Task to carry out:
Copy the material from the line containing "Which thing is" through the line containing "What is the distance of", substituting "gap" for "separation" and changing nothing else.

::::

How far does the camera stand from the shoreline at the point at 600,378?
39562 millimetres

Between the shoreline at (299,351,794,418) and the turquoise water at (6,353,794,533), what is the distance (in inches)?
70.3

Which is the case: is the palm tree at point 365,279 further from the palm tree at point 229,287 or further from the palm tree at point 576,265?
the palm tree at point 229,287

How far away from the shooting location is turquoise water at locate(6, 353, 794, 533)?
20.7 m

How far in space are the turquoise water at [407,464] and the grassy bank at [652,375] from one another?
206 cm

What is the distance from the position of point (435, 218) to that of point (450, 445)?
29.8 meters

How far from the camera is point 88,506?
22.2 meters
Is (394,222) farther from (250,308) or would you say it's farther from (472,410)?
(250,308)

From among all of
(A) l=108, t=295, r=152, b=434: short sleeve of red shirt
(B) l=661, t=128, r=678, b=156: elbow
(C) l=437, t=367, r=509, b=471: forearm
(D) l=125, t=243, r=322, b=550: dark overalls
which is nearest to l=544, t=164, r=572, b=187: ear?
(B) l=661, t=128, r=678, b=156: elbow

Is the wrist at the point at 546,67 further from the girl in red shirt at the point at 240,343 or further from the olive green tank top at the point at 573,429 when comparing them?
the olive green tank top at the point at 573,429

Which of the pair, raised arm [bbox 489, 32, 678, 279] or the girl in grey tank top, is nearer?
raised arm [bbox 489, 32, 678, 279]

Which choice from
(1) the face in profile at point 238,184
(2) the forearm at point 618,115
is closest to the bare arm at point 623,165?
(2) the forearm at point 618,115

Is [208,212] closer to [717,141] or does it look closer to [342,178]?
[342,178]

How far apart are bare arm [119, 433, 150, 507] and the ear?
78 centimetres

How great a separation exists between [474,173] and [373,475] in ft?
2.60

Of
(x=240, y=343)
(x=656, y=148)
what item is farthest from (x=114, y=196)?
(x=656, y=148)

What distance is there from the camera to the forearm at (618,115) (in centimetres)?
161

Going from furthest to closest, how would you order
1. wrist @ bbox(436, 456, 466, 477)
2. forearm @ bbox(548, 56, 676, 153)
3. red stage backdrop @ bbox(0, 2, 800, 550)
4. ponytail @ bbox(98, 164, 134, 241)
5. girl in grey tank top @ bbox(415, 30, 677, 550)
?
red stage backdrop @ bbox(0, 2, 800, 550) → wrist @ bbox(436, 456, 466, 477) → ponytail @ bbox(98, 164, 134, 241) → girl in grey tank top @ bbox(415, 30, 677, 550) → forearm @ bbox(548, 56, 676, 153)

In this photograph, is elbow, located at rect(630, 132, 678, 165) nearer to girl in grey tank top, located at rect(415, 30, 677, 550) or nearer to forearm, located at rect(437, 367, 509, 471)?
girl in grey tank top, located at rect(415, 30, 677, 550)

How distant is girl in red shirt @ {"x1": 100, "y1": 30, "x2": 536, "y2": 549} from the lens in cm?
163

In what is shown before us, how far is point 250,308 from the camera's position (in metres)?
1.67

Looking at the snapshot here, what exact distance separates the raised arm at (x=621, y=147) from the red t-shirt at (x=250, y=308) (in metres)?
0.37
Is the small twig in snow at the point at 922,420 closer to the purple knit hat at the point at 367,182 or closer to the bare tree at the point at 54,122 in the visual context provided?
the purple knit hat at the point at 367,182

::::

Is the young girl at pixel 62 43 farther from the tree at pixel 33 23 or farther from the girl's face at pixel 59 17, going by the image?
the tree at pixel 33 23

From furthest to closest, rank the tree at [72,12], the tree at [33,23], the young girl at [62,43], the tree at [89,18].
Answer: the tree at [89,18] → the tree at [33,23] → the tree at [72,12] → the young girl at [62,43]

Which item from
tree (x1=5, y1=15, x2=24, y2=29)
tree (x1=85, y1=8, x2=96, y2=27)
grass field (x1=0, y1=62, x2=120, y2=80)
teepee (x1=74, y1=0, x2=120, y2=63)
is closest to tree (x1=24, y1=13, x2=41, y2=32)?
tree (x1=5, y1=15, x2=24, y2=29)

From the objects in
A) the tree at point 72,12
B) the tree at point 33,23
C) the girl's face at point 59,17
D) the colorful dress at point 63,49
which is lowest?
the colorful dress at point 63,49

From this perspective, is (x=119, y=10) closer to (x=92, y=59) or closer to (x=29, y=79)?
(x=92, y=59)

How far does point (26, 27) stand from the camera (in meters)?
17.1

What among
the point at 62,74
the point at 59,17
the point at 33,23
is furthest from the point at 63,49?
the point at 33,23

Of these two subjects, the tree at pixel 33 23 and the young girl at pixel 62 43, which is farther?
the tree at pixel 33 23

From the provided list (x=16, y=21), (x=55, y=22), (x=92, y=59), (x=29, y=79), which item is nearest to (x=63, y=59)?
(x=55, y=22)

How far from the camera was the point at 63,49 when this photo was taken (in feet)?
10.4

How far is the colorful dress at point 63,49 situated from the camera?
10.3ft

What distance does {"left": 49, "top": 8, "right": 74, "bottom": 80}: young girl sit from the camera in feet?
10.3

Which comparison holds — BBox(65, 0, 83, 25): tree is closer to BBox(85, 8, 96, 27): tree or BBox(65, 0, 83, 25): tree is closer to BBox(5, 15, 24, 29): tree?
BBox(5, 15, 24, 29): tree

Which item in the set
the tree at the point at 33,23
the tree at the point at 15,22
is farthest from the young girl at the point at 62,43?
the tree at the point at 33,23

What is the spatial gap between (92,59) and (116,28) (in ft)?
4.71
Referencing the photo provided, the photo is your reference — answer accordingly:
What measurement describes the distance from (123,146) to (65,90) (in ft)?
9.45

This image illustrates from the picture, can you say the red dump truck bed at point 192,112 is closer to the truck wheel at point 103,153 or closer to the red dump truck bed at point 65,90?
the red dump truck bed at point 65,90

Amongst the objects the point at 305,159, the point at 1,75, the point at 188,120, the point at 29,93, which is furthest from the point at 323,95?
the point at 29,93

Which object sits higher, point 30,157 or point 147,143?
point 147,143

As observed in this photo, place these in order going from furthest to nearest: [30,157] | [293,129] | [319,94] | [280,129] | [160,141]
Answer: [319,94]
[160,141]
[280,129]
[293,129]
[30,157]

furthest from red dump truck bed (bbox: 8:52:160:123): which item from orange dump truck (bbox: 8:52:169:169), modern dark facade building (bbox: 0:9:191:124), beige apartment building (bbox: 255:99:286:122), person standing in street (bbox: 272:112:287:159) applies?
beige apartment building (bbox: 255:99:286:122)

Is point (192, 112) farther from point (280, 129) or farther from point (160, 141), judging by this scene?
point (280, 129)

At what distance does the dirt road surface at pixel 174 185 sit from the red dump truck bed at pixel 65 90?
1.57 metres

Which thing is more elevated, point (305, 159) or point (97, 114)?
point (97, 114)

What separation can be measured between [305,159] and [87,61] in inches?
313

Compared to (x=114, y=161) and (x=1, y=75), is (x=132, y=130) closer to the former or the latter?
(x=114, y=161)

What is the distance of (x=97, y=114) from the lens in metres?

::::

The output:
Which thing is more elevated, point (305, 159) or point (97, 114)?
point (97, 114)

What gap can be measured between [305,159] and [87,61] in inches?
313

Compared to (x=114, y=161) and (x=1, y=75), is (x=132, y=130) closer to the former or the latter?
(x=114, y=161)

What is the distance of (x=97, y=114) from the lens in metres?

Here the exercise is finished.